▸ INSTRUCTIONS FOR THE TASK: Gather every line of the records below that contains the string "white", treating uppercase and lowercase as different.

▸ SUPPLIED RECORDS:
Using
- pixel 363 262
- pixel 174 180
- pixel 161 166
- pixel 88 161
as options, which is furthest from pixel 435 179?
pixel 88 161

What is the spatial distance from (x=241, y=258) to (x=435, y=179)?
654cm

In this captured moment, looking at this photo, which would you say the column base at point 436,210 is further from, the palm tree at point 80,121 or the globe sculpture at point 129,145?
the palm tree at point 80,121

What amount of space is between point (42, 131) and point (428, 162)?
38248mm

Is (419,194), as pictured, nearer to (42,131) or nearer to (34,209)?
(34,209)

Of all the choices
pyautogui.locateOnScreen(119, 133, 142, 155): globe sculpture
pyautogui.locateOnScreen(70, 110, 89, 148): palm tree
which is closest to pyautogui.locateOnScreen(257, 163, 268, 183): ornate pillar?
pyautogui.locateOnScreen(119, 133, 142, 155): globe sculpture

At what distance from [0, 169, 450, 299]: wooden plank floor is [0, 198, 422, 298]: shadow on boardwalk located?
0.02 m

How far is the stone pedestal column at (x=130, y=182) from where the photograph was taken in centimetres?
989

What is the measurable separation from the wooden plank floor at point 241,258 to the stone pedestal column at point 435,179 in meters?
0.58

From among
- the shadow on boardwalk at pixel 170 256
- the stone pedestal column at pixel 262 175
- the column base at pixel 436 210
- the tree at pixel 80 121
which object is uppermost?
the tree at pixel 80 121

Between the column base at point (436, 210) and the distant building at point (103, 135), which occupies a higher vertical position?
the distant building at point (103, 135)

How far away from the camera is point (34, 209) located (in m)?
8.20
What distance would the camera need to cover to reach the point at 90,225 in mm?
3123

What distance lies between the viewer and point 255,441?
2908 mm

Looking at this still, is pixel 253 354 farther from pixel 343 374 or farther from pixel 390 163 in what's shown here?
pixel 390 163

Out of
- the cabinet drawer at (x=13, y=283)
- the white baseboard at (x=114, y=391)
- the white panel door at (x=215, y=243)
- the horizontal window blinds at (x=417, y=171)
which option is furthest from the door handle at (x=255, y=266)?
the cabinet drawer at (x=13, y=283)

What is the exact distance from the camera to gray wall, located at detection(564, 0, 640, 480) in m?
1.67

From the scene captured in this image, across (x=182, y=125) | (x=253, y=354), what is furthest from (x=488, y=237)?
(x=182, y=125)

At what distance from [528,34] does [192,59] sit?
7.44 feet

▸ FINISHED ANSWER:
- the white baseboard at (x=114, y=391)
- the white panel door at (x=215, y=243)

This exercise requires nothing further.